A rocket-launching truck appears amid a pack of Soviet-era tanks and armored personnel carriers in the Afghan mountains, threatening to vanquish a group of doughty Afghan freedom fighters. Just when all seems lost, American Green Berets on horseback brave a hail of bullets and ride into the enemy position, firing shots at breakneck speed with an accuracy that would make John Wayne weep. Dodging bullets to the left and RPGs to the right, the SF soldiers overwhelm the armored column and destroy the rocket launcher, clearing the way for an unparalleled victory of man and horse over machinery and evil. Martial music swells. Rallied, the Afghan freedom fighters rebound, and drive the enemy Taliban off in disarray. Afghanistan is freed from the grip of its satanic, al Qaeda-sponsored oppressors . . .
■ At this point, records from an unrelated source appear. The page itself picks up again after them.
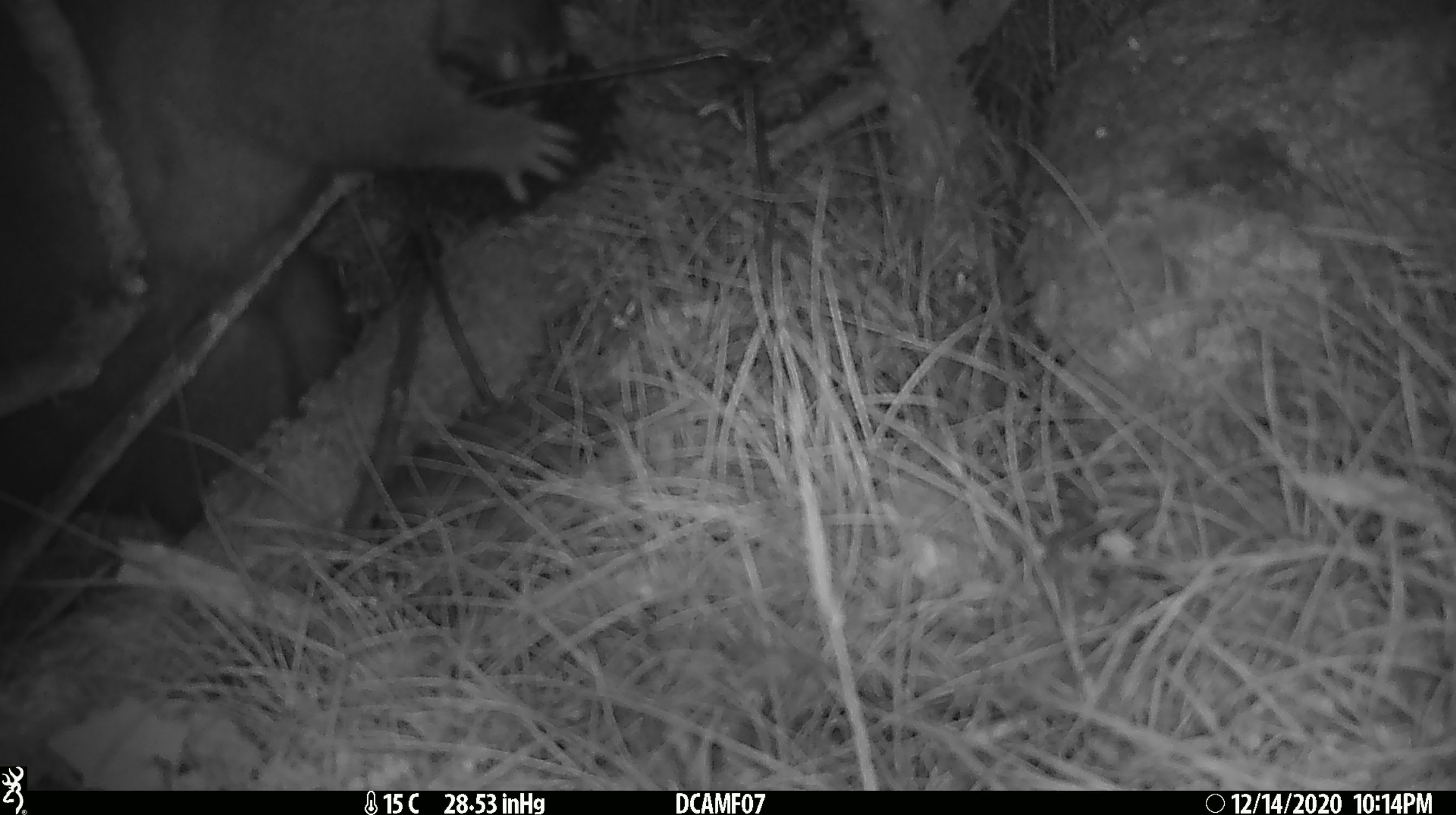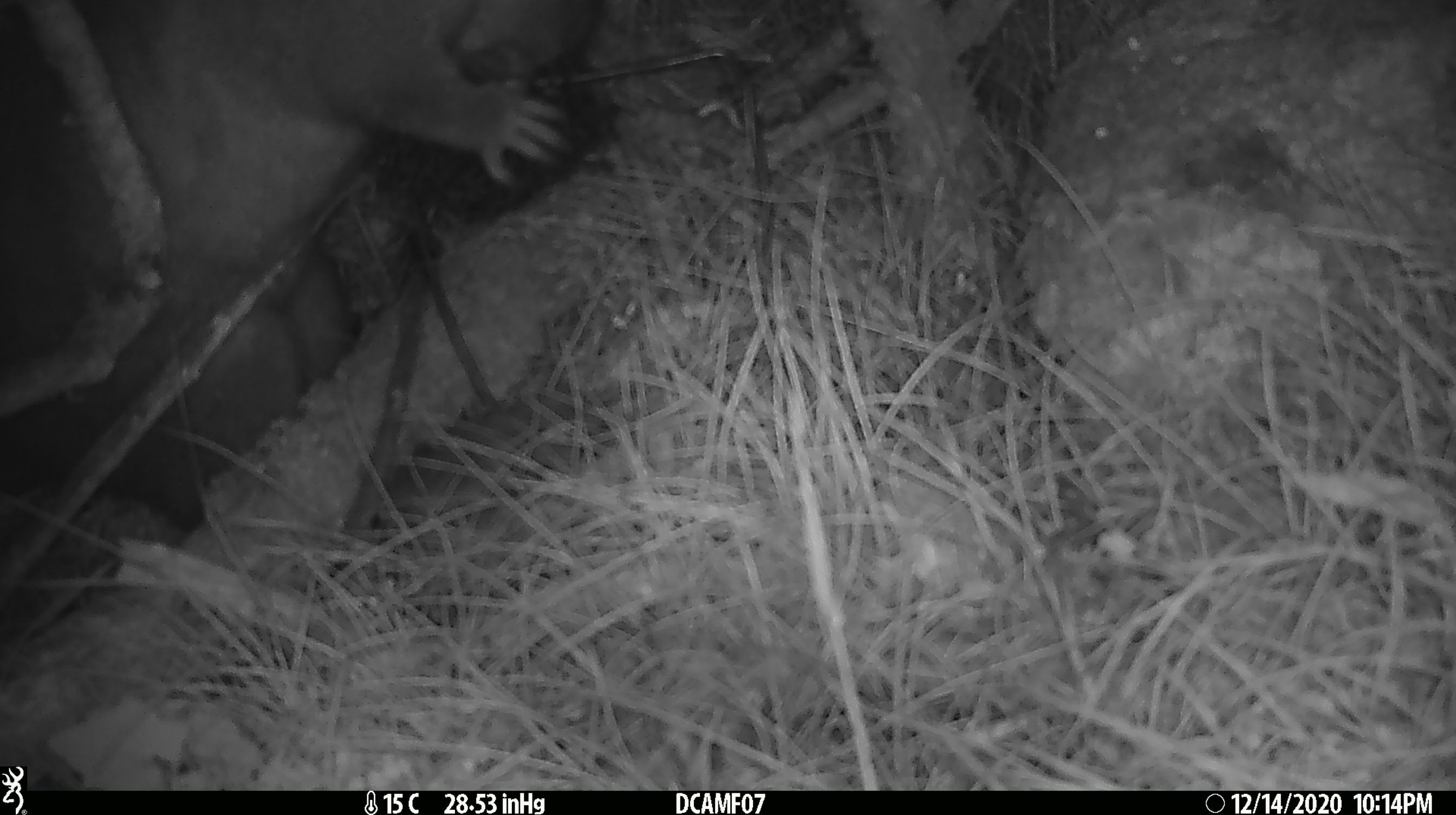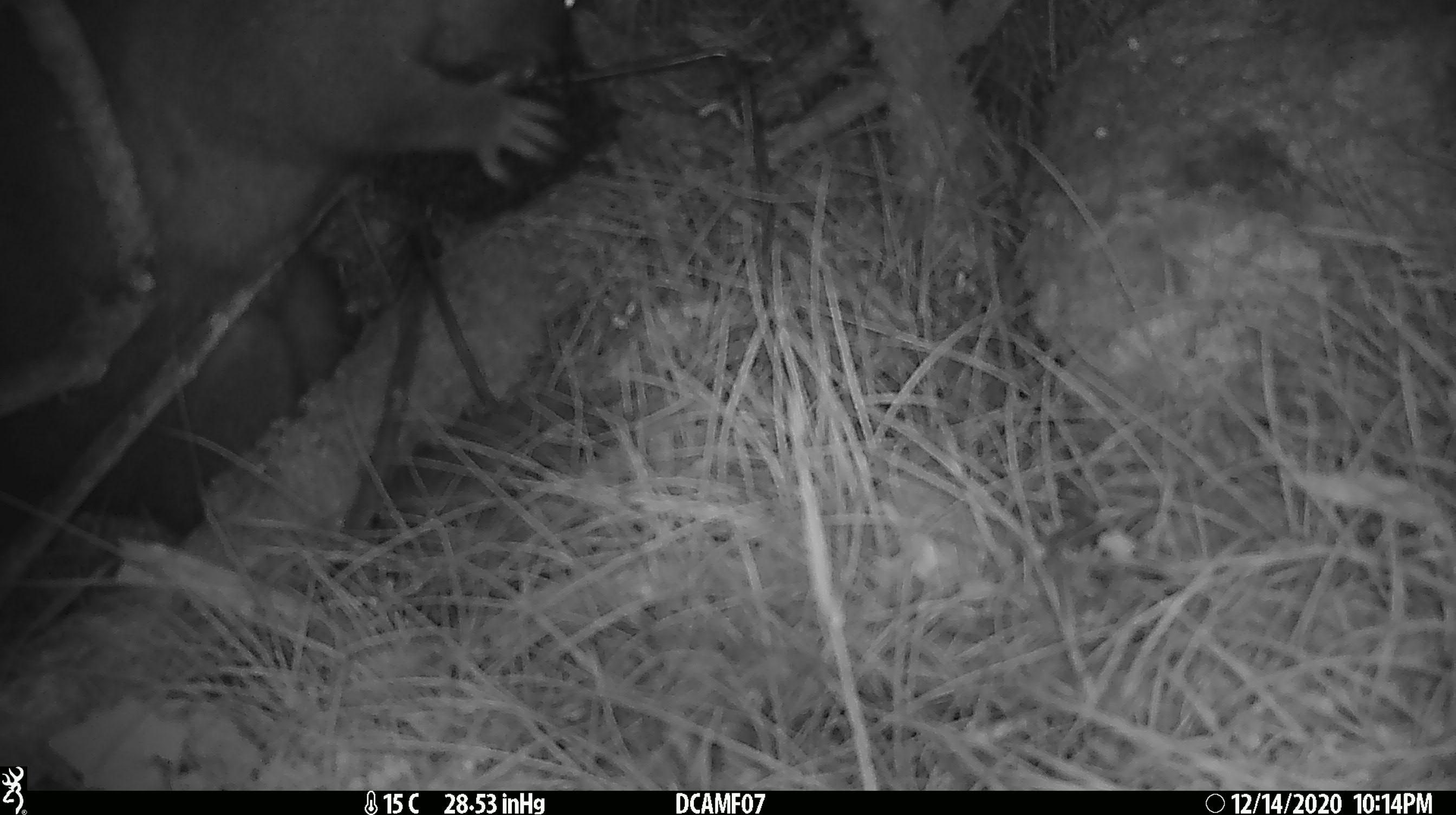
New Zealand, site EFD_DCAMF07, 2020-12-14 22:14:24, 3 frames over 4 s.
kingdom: Animalia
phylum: Chordata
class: Mammalia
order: Diprotodontia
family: Phalangeridae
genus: Trichosurus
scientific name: Trichosurus vulpecula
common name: common brushtail possum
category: possum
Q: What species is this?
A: Possum (common brushtail possum) (Trichosurus vulpecula).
It’s a great scene, roughly the climax of the movie 12 Strong, ending the Taliban’s reign as protectors of Islamic terrorism. It’s gripping, symbolic and, according to the advertising and hoopla, based on a true story.
There was a massive battle, and the good guys did win, but it didn’t happen that way.
Then again, not much in the movie happened the way it happened in real life.
Don’t get us wrong. We love the way things blow up in the film, and it certainly makes us look like heroes. But like any movie, there’s a wild amount of exaggeration, not only in that scene, but throughout the movie. Now, entertainment is one thing; you expect it to distort reality to some degree. As producer Jerry Bruckheimer said, he wasn’t making a documentary; he wanted to honor the story and the Americans who fought there. But what about the nonfiction accounts of the early days of the war? More than a few tell stories that are roughly parallel to what 12 Strong shows on the screen.
They’re all true, right?
Not exactly. Nearly all contain countless inaccuracies, or to be more generous, unique perspectives of what happened there. From the location (and results) of the biggest single bomb-drop in the war to the implied heroism of people who were actually miles away from the action . . . a lot of the details are frustratingly incorrect or misleading.
But here’s the thing: The real story of what happened in Afghanistan after 9/11 is pretty dramatic without the distortions or misinterpretations. It’s bloody, patriotic, idealistic, filled with action, incredibly improbable, and a testament to courage.
We know, because we were there. We – Green Beret Captain Mark Nutsch and Green Beret Chief Warrant Officer 2 Bob Pennington – led ODA 595, better known as the Horse Soldiers.